In the same spirit of fairness between my databases, the configuration of Cassandra was updated to be closer to the HBase one. In fact the only thing that changed is that now Cassandra can also use 3Gb of RAM if it wants to. The updated configuration can be downloaded here.
Unlike HBase, there has been an API break between the Cassandra 0.6.X series and the 0.7.X series, so I had to rewrite part of the Cassandra implementation. This time I saw in the documentation that it was not recommended to use directly the Thrift interface as I was doing before, this is why I decided to start using the Pelops high level client. This new implementation can be seen here.
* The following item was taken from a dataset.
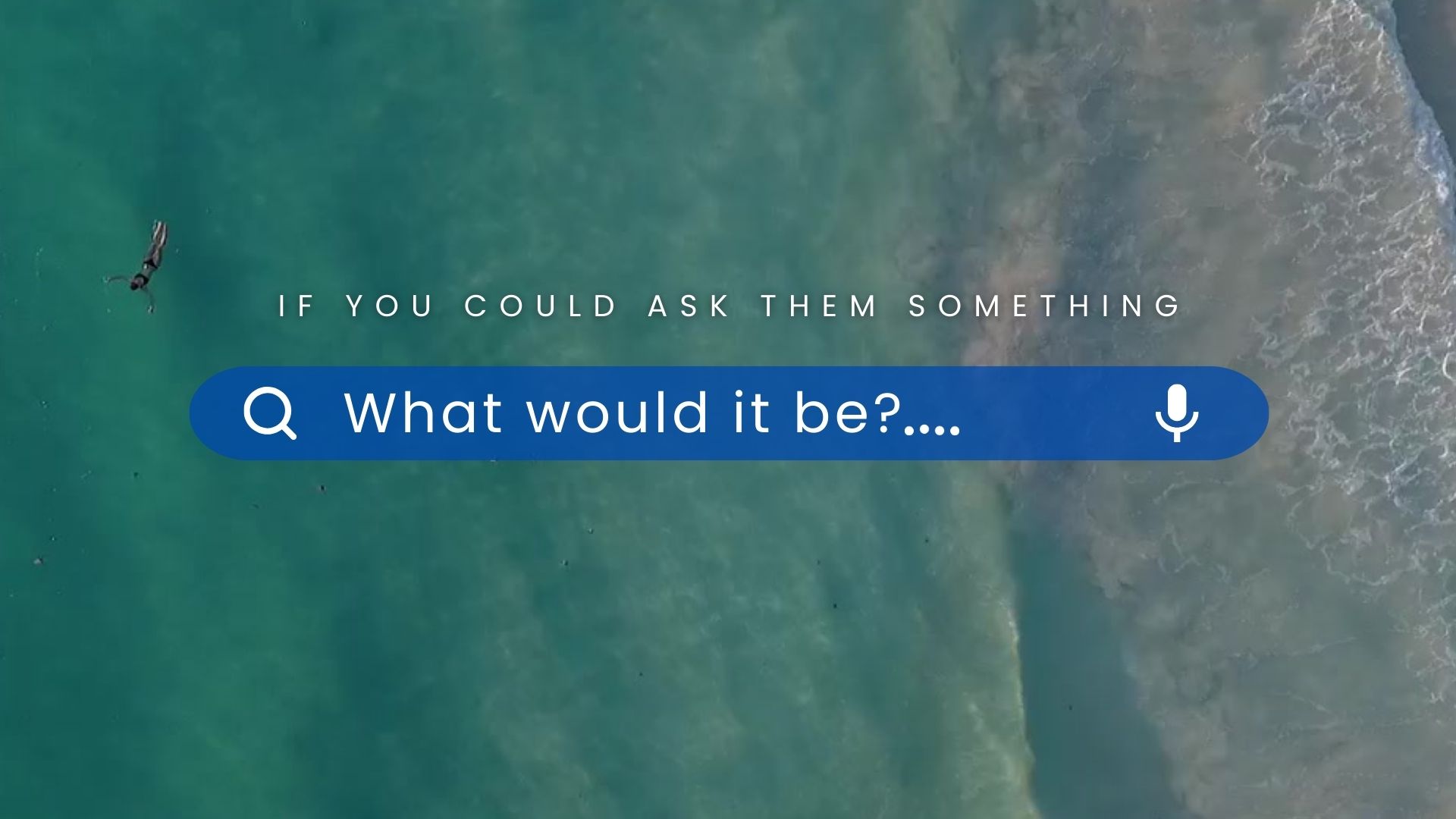 header-If-you-could-ask-them-something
There has been very welcome API changes for the MapReduce part too, so it has been rewritten and can be seen here.
Now my MapReduce job is doing exactly the same as HBase and the other, it is also worth noticing that the bug described in this post is no longer present. Everything seems to work fine and I can easily output to Cassandra directly in my MapReduce jobs.
Enough talking, here are the results of the read/update performances :
As you can see there has been a notable performance increase between the 0.6.X series and the 0.7.X series. I don’t think that this increase in performances is due to the fact that I gave more RAM to Cassandra because by default it can use up to 1Gb of RAM. That should be enough to store everything as my data set is only 620Mb large. The other interesting thing to notice is that Cassandra 0.7.2 and HBase are now really close both in terms of performances and scalability. In fact those results are almost identical.
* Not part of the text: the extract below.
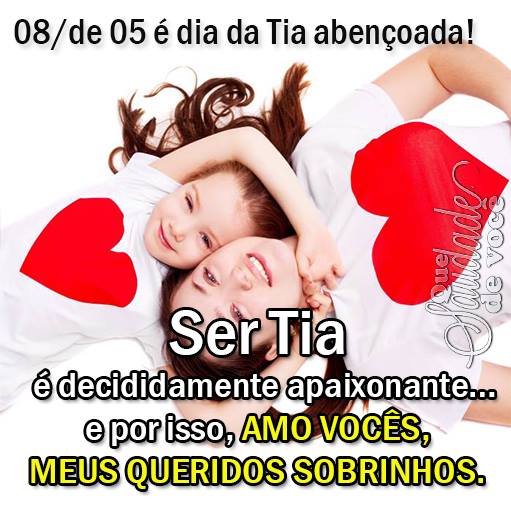 08/05 é Dia da Tia Abençoada! Ser tia é decididamente...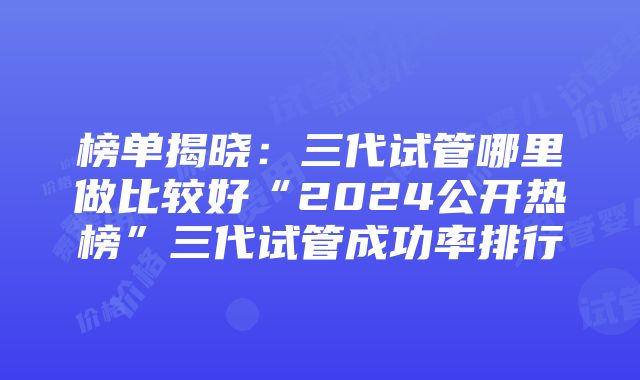 榜单揭晓：三代试管哪里做比较好“2024公开热榜”三代试管成功率排行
Here are the MapReduce performances :
It is kinda hard to see the new results as they are almost identical to the ones of the 0.6.X series. Except the very important fact that now the results of this MapReduce job are always correct. For now and for this (small) cluster size, Casssandra seems to be the fastest to compute my inverted index using MapReduce. But there is still one weird thing about those results, it is the fact that the performances do not increase with the size of the cluster! I am facing exactly the same problem with Hbase 0.90.0 and I am still investigating to find why that could be the case. This is kind of a big problem if those results do not change for bigger clusters. Indeed, databases like mongoDB with a very good scalability in terms of MapReduce performances will not take long to be faster even if the raw performances are way behind.
Like always, feedback and critics are welcome!